One of the Alt-Media Community’s (AMC) top dogmas, which is regularly reflected in the previously cited top influencer’s work, is that China would never utilize American-backed connectivity corridors out of fear that they’d be weaponized to constrain and ultimately cut off its trade. This belief is based upon the false assumption that all American partners like India, whose bilateral ties have recently become troubled, and the Arab Monarchies would side with the US over China if forced to choose.
The reality is that the IMEC countries are strategically autonomous players in the New Cold War who multi-align between China and the US but will always put their national interests first if something unexpected happens to pressure them into picking a side. In this case, the expansion of the latest Israeli-Hamas war into a regional Israeli-Iranian proxy war that’s since stretched into the Red Sea gave the Arab Monarchies the opportunity to promote IMEC to China and profit accordingly, which they’ve done.

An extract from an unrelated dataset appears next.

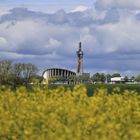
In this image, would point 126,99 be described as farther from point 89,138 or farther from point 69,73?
point 69,73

The previously mentioned top AMC influencer speculated that the US wants to “Cut off the EU from Chinese imports” as part of its plan for de-industrializing Europe, and while there’s a certain logic to that train of thought, it doesn’t address why the US doesn’t mind China using IMEC. A compelling counterargument to his point is that the US only wants to partially de-industrialize Europe but not fully, nor does the US want to destabilize it, which is what would happen if Chinese imports were fully cut off.
Critics might retort that this doesn’t account for why the Anglo-American Axis and now also the EU are both interested in breaking the Iranian-backed Houthis’ de facto blockade of the Red Sea, especially after that Yemeni rebel group reaffirmed that Chinese ships are free to pass through there. The Washington Post provided the answer in a recent report where they claimed that the US is driven by the desire to present itself as the “indispensable nation” while the EU just wants to restore this low-cost trade route.
Ynet noted that IMEC is 10 days quicker than the Red Sea, but there are additional costs due to gasoline and trucking, though they pale in comparison to the surge in insurance premiums that Reuters recently reported are causing serious problems for some Chinese exporters. Going around the Cape adds a lot more time to deliveries and can therefore greatly disrupt very fragile “just-in-time” supply chains right as the global economy recovers after COVID, hence the appeal of IMEC as a partial alternative.
The US doesn’t want a full-blown European recession caused by the Houthis’ prolonged blockade of the Red Sea despite some of the competitive advantages that it could reap from this, which is why it wants to unblock that route together with the EU while not doing anything to stop China from using IMEC. In fact, it hasn’t even criticized this, and might even be pleased with this unexpected development since it helps alleviate economic and supply problems for its Israeli ally with whom China is also very close.
The takeaway from Ynet’s report is that it debunks the AMC’s dogma about China and the presuppositions about American partners like the Gulf Monarchies upon which that same dogma is partly built. China would probably have never entertained using IMEC had it not been for the Red Sea crisis, but its decision to rely on this route serves the interests of all responsible stakeholders in the global economy, which should prompt members of the AMC to radically reconsider their worldview.